Apple gehört damit zu den ersten globalen Firmen, die die viel beschworene Idee des „De-Risking“ in die Tat umsetzen. Zielland ist vor allem Indien. Das Land ist unter Premierminister Narendra Modi bestrebt, sich zu einem Produktionszentrum zu entwickeln. Im Geschäftsjahr 2022 ließ Apple bereits iPhones im Wert von mehr als 7 Milliarden Dollar in Indien herstellen und hat damit die Produktion dort gegenüber 2021 verdreifacht. Inzwischen entstehen fast sieben Prozent der iPhones in Indien, gefertigt von Partnern wie den taiwanischen Unternehmen Foxconn Technology und Pegatron, wie Bloomberg im April berichtete.
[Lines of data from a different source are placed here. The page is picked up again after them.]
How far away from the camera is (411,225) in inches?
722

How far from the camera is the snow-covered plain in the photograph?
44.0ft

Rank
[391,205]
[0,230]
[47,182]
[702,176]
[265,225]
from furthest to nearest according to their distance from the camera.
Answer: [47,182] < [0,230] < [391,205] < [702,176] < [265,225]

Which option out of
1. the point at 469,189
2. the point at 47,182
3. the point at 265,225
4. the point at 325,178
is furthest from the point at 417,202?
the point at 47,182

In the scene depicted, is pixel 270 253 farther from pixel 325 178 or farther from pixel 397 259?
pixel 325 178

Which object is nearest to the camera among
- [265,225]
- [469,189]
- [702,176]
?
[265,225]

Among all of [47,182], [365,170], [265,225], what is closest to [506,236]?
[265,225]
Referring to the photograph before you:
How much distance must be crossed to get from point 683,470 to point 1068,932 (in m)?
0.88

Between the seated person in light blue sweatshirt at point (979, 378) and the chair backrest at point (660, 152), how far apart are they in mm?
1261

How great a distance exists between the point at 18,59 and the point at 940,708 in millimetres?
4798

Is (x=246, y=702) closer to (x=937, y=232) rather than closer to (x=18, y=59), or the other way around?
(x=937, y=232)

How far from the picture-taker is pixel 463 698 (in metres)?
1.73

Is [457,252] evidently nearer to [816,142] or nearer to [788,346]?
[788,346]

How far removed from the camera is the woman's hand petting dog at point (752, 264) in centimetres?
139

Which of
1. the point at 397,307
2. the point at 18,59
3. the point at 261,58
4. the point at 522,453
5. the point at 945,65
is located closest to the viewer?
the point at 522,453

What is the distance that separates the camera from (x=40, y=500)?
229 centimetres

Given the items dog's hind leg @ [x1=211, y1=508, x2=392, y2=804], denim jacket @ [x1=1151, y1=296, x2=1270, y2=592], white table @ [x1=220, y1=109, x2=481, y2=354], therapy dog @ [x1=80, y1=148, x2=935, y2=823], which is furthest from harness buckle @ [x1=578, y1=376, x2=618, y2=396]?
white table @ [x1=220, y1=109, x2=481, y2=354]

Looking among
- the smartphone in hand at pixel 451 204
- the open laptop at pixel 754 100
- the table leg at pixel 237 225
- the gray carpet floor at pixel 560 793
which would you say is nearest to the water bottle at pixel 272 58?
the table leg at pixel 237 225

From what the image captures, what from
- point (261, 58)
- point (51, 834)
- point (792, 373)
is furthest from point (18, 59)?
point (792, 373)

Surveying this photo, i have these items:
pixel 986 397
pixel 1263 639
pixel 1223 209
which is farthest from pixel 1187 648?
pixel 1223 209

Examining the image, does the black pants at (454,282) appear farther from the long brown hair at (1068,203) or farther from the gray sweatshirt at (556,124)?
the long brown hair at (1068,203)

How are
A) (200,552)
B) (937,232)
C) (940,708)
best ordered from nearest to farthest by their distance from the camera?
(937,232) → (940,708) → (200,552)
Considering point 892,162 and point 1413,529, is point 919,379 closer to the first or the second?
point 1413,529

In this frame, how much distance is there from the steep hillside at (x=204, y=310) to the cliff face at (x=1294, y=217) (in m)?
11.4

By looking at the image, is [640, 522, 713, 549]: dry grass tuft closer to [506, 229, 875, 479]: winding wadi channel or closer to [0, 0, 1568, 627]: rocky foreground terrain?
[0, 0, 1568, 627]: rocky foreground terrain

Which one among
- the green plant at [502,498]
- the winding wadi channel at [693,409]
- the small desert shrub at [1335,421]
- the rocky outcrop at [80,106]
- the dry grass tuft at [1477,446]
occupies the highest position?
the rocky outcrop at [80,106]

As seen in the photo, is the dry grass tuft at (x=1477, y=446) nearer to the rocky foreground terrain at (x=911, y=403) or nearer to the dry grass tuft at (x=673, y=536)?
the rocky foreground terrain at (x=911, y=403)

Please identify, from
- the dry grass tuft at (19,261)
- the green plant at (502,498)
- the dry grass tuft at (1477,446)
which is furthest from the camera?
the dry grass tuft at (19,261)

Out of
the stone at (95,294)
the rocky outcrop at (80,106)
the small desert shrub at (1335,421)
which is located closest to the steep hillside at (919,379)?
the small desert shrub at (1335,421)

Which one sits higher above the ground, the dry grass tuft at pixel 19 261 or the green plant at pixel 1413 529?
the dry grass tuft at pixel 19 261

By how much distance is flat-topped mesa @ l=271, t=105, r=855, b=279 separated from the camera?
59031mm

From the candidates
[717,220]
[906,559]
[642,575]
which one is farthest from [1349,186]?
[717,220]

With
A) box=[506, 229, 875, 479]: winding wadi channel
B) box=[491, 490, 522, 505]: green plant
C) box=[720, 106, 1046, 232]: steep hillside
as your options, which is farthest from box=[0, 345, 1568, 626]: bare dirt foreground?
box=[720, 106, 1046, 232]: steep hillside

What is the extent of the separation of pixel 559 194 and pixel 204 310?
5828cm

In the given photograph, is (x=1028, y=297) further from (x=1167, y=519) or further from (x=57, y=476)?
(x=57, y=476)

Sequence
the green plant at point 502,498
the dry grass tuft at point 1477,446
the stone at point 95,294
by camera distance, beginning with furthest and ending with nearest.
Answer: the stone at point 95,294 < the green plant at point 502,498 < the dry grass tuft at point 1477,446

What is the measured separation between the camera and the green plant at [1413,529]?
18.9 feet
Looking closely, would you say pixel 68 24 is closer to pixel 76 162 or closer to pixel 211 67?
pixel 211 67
Apple will Wachstum durch neue Fabriken vor allem in Indien

Bisher geht es Apple nicht um den Abriss der China-Firmen, sondern um neue Standorte. Apple-Lizenzfertiger Foxconn baut derzeit zwei Fabriken in den südindischen Bundesstaaten Telangana und Karnataka. Es werden Foxconns Produktionsstandorte Nummer zwei und drei in Indien. Seit 2019 produziert das Unternehmen bereits Smartphones im südlichen Staat Tamil Nadu, darunter das iPhone 14. In Kürze soll dort auch die Produktion des brandneuen iPhone 15 starten – und damit nur ein paar Wochen später als in den chinesischen Fabriken. Beim iPhone 14 war Indien noch über ein halbes Jahr später in die Produktion eingestiegen als die Volksrepublik.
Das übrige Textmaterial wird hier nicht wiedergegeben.